**Aim of the exercise**:
Rewrite the records from the line with "How far from the camera can you" through the end, changing "closer" to "nearer" and leaving everything else unchanged.

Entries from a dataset
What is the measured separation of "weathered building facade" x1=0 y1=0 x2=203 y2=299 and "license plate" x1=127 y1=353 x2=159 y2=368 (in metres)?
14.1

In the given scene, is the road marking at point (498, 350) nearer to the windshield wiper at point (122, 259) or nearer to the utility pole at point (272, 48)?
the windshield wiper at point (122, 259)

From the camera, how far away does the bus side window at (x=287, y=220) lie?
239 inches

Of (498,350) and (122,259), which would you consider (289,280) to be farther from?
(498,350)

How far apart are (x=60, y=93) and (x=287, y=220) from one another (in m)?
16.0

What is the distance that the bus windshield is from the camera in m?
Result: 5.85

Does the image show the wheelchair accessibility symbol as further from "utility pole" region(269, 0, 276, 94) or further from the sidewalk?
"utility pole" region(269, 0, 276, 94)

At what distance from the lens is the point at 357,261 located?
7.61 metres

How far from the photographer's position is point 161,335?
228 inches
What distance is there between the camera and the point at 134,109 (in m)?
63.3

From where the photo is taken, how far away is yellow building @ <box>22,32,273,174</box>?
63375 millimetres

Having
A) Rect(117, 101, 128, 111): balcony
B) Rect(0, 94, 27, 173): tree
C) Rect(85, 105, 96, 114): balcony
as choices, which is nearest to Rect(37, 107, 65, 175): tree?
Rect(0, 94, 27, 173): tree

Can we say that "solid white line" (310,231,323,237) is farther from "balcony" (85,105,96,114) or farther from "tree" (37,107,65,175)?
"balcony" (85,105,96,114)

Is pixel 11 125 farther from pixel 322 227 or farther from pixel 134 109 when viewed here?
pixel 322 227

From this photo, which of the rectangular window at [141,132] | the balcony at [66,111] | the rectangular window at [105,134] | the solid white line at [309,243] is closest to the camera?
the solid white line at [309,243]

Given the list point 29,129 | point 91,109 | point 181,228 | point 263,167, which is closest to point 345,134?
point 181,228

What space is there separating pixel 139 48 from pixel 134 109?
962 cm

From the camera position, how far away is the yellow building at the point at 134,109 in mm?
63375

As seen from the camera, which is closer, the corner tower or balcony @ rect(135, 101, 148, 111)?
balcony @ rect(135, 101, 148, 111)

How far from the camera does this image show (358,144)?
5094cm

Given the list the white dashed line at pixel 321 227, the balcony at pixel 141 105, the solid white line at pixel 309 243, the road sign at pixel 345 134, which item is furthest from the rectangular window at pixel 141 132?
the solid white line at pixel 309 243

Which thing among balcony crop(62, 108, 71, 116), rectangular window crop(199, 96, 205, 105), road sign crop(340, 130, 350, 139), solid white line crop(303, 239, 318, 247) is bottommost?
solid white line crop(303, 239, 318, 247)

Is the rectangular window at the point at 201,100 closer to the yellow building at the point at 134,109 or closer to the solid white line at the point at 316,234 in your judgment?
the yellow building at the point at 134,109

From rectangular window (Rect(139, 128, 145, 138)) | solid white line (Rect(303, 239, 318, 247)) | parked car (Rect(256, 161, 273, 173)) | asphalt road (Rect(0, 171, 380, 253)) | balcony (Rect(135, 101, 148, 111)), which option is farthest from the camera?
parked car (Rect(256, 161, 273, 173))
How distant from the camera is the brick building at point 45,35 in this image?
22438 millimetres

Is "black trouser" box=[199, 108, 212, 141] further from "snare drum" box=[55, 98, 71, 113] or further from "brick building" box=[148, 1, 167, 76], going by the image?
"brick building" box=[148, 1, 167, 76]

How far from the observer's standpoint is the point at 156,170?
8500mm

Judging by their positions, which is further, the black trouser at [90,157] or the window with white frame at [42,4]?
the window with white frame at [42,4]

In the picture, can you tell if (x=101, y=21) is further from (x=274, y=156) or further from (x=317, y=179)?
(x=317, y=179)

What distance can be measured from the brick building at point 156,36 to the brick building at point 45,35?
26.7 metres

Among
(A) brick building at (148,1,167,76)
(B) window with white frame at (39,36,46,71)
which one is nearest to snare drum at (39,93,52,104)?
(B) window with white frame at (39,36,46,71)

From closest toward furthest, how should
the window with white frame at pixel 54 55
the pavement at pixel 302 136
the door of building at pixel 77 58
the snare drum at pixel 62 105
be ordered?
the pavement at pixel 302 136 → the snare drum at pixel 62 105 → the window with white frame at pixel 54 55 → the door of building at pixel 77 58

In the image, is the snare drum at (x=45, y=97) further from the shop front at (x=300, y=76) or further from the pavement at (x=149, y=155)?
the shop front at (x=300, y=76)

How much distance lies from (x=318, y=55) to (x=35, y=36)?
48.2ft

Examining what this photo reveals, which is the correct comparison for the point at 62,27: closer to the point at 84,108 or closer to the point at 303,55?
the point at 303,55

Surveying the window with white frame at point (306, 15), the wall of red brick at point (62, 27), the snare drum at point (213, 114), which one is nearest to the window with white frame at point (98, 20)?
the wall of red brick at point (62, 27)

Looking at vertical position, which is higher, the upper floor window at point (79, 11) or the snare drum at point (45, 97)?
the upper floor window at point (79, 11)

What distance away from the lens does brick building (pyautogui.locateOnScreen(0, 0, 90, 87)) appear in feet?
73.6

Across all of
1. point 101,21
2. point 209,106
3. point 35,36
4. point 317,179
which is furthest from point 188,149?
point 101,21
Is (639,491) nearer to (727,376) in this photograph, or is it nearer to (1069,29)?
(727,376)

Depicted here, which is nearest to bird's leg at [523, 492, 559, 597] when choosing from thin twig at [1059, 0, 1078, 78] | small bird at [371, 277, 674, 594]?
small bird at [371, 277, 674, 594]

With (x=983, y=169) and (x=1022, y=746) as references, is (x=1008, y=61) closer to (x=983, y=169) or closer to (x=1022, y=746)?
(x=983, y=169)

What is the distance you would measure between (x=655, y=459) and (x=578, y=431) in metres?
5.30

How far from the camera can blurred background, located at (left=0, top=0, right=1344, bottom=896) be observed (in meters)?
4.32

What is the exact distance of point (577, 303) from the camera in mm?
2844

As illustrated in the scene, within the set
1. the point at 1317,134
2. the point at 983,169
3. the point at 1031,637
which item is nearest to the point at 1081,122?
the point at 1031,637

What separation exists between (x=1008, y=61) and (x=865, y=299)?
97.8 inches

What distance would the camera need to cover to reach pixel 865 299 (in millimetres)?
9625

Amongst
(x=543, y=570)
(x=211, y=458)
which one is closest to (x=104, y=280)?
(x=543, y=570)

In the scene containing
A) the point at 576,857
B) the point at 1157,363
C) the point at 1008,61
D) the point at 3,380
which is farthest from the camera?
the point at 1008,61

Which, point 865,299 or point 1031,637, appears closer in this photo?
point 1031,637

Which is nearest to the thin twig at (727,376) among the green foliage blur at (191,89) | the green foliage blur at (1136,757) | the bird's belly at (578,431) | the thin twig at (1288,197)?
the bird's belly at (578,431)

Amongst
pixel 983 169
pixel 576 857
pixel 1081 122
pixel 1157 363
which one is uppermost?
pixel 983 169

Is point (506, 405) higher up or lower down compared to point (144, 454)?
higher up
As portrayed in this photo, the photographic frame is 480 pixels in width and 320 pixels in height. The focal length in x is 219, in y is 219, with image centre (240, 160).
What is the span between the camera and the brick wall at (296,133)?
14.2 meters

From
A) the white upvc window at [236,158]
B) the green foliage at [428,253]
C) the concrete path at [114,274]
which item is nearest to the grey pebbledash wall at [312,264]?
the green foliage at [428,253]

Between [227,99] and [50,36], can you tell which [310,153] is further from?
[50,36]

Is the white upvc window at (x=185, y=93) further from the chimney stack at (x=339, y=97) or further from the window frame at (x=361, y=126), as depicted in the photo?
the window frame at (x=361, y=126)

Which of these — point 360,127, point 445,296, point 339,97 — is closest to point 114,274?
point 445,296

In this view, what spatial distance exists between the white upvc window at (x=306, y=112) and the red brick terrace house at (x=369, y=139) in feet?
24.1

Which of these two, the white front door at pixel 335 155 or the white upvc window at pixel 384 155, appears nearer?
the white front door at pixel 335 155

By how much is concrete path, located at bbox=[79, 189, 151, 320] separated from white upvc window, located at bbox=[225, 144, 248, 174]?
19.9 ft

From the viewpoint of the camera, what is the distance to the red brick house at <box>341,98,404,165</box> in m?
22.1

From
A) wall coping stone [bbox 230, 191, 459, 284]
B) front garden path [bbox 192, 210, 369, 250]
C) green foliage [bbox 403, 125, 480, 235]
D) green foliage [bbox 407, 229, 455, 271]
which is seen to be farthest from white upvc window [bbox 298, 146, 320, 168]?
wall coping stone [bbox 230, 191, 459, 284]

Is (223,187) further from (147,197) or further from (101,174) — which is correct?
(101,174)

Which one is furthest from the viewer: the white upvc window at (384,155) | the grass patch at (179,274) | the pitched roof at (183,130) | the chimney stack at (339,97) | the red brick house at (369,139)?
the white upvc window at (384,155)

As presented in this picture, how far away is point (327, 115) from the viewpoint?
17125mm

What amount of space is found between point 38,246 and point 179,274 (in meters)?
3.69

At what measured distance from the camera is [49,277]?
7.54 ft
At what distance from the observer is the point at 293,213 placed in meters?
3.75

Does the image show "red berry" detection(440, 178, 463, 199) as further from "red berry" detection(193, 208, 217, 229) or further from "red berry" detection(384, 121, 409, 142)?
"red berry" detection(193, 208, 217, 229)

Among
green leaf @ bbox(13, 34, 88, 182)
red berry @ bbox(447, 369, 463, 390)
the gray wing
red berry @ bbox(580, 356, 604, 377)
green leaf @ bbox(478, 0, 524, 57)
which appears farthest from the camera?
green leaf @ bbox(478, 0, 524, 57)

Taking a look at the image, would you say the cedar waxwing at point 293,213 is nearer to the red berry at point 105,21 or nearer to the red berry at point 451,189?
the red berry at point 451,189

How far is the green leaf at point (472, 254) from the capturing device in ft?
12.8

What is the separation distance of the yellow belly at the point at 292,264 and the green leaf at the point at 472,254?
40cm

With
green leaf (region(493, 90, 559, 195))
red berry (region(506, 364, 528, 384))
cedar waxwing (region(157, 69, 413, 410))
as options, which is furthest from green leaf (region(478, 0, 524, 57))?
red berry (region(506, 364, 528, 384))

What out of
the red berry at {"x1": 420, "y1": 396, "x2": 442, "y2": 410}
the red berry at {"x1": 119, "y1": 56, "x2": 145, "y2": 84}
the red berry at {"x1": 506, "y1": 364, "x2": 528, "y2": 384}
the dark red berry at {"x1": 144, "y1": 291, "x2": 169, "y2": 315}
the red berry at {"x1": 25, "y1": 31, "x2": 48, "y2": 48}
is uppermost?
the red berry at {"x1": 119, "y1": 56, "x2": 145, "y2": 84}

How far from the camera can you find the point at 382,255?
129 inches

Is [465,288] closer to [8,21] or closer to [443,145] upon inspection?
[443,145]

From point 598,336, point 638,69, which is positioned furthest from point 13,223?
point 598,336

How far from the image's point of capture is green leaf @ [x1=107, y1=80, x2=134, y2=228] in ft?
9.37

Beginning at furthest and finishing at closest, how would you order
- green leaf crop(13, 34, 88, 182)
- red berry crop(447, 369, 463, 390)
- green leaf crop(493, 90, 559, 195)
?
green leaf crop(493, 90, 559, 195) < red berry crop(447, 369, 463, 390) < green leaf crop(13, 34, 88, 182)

**Problem solution**:
How far from the camera can you find the point at 382,255?
129 inches

Is [465,288] nearer to [8,21] or nearer to [443,145] upon inspection?
[443,145]

From point 598,336, point 638,69, which is positioned furthest from point 13,223?
point 598,336

How far from the image's point of capture is green leaf @ [x1=107, y1=80, x2=134, y2=228] in ft?
9.37

Beginning at furthest and finishing at closest, how would you order
- green leaf crop(13, 34, 88, 182)
- red berry crop(447, 369, 463, 390)
- green leaf crop(493, 90, 559, 195)
?
green leaf crop(493, 90, 559, 195) < red berry crop(447, 369, 463, 390) < green leaf crop(13, 34, 88, 182)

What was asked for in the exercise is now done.